Work item –
Among the lines below, take the one holding "scientific name: Cervus elaphus", the one holding "genus: Trichosurus", and all lines between them. Set them down exactly.

Information supplied –
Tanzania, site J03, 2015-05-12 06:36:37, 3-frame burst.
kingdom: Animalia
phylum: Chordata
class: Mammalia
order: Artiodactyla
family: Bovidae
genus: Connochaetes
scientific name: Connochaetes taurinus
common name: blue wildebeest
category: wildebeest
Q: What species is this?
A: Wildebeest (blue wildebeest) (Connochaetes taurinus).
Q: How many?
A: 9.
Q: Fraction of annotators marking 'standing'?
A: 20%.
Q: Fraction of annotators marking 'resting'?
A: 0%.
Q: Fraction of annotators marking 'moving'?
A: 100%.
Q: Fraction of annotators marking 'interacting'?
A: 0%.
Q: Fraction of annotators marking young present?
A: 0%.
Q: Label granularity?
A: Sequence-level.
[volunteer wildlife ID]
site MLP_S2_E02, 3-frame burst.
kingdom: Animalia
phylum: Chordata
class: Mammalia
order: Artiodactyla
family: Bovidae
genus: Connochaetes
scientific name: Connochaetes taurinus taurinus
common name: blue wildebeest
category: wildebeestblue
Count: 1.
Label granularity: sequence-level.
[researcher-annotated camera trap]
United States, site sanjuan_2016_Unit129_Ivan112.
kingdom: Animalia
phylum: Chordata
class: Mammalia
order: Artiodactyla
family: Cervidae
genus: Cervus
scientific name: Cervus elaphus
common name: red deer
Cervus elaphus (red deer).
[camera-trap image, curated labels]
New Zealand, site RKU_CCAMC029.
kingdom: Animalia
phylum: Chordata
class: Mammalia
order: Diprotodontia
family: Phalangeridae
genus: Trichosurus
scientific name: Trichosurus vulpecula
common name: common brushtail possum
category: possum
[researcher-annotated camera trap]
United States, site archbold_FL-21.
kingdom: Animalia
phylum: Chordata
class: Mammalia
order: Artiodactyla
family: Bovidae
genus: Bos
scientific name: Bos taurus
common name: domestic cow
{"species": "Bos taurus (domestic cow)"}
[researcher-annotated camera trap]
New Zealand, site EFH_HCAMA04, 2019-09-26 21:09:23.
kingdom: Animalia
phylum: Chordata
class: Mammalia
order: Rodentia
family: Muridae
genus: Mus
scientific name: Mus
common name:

Answer space –
scientific name: Cervus elaphus
common name: red deer
Cervus elaphus (red deer).
[camera-trap image, curated labels]
New Zealand, site RKU_CCAMC029.
kingdom: Animalia
phylum: Chordata
class: Mammalia
order: Diprotodontia
family: Phalangeridae
genus: Trichosurus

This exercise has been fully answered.